For Joseph Bell, a 19-year-old senior at Phelps Vocational High School, the walk across the auditorium stage yesterday was one of the highlights of his young life.

Along with about 100 other students from eight D.C. schools, Bell received a letter from school Supt. Vincent Reed, praising him for getting all As and Bs on his first-semester report card. He also received a handshake from Reed, some words of encouragement, and a big round of applause from the audience.

"I think it's wonderful, it's very wncouraging," Bell said afterward. "The students who have all As and Bs sometimes don't want it to be known around the school because of how the other students react. If you do well, you're alone. You have to push yourself. But here was the superintendent pushing with you."

During the past three weeks. Reed has attended honor assembles at nine Washington high schools, and shaken hands with almost 1,000 students who have earned top grades.He has given them all-letters of commendation that he signed himself, and posed with hundreds of them for photographs.

"We want the kids to know that when they do good work, we're proud of them." Reed explained yesterday. "We want them to get recognition just like the football players and the basketball stars, who usually get all the attention.

"There are a lot of kids who have the ability to do good academic work, but they don't do it because of peer pressure. They're afraid of other students making fun of them. They're afraid the other ones will tell them, 'You think you're so smart, you know it all.'

"We're trying to change all that. We're trying to put the scholars up on stage."

Yesterday morning's special assembly, which was held at Sharpe Health School, 4300 13th St. NW, honored the top students at Washington's citywide high schools, including the five vocational schools, the Ellington School of the Arts and the School Without Walls. In the evening, Reed attended an assembly at the Springarn STAY school, which teaches students in their late teens who had dropped out of school but have decided to return.

Earlier this month, Reed attended honor assemblies at seven of the city's regular neigborhood high schools. He plans to go to three more of them next week.

At the program at McKinley High School on Monday, principal Athel Liggens announced that all honor students would be given a gold-colored ID card, called a "golden pass," entitling them to free admission at all school activities until next January.

Last week at Eastern High School, the program included a special song by the school chorus with the names of many of the honor students included in the lyrics.

Reed said the message he gives is about the same everywhere.

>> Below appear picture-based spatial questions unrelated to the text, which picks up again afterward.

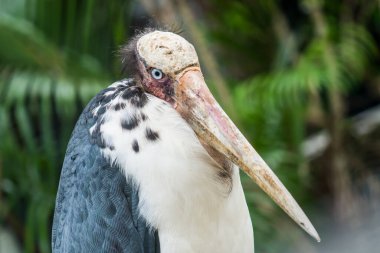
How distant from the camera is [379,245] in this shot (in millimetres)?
4023

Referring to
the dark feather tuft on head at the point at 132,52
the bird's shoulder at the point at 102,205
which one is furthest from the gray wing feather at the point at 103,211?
the dark feather tuft on head at the point at 132,52

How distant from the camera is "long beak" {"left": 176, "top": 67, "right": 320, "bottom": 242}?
82.1 inches

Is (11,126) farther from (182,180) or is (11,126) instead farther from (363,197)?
(182,180)

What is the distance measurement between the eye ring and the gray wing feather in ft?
0.60

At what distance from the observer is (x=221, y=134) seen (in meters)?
2.13

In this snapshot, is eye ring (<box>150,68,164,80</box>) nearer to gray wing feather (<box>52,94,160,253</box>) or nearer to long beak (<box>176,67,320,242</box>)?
long beak (<box>176,67,320,242</box>)

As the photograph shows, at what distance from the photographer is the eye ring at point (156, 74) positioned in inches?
85.5

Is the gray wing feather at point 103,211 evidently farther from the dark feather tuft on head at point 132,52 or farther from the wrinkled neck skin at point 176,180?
the dark feather tuft on head at point 132,52

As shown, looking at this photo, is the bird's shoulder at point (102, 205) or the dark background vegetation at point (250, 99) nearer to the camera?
the bird's shoulder at point (102, 205)

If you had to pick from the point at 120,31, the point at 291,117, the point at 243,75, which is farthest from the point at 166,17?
the point at 243,75

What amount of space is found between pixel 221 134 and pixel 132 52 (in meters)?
0.31

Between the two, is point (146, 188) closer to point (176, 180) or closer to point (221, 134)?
point (176, 180)

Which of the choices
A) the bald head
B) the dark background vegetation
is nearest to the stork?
the bald head

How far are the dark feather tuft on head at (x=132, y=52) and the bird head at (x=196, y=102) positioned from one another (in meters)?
0.03
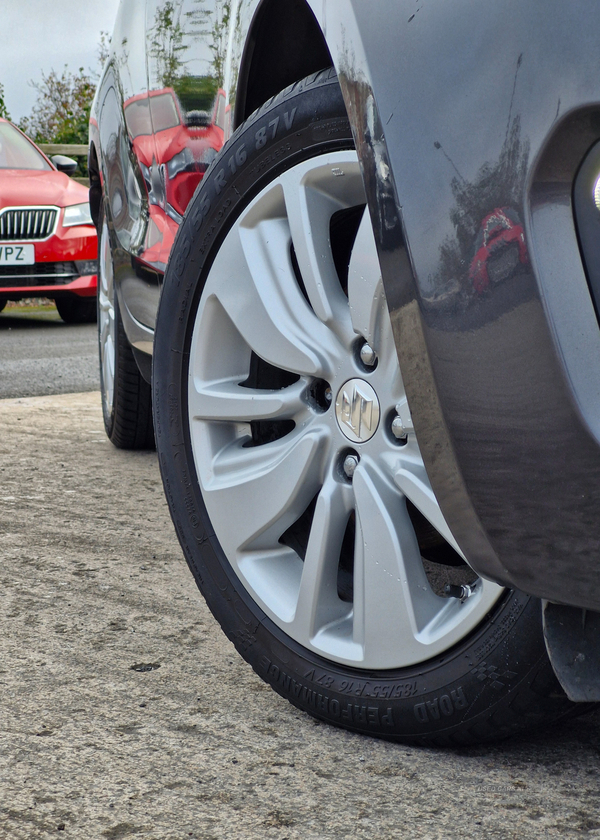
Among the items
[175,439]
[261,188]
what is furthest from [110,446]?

"The students know the football players, they know the basketball star, but they don't know the academic stars," he said. "Well, I want everybody to know who they are, and I want the good scholars to know that they are just as much superstars as the guy who can carry a football for three touchdowns or the one who can score 30 points in basketball.

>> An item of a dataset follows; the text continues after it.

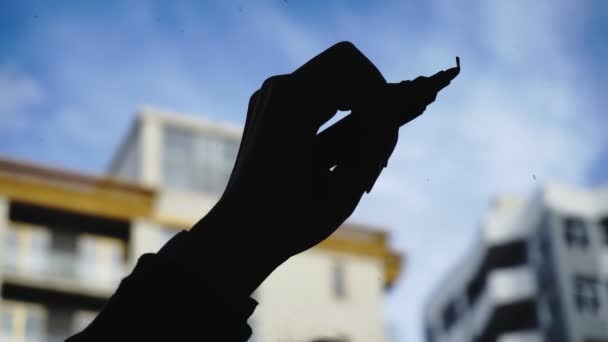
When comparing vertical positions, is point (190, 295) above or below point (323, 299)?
below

"I'm not knocking sports," he added. "I was an athlete myself, but there's no reason we can't have both (sports and academics), and honor them both."

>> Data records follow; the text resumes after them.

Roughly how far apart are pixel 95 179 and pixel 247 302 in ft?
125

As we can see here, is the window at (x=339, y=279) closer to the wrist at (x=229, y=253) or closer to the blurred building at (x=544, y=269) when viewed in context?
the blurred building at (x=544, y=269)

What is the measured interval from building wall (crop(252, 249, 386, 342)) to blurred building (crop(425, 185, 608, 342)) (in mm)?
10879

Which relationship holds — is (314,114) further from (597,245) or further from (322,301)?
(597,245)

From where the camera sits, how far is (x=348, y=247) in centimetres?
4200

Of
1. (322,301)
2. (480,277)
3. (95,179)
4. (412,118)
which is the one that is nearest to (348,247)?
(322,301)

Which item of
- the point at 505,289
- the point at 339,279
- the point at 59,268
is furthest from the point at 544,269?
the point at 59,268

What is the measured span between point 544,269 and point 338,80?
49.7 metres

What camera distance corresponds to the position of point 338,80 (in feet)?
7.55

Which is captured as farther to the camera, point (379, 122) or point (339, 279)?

But, in his school, Phelps Vocational, most students are more interested in sports than in anything else, Bell said. The same thing is true, Reed said, in many other schools around the city and around the country.

"Many of the minority students feel that sports is the only way they are going to get into college," Bell said. "But if you're get a sports scholarship and you're just interested in sports, once you get out of school, you don't have anything else to do.

"A lot of my friends in school mess with me and tease me," he continued. "They call me, "Brian. But I don't care about what anybody else calls me. I just made up my mind I'm going to push hard on my science and math so I can become an engineer."

Next year, Bell said, he is going to the University of Wisconsin.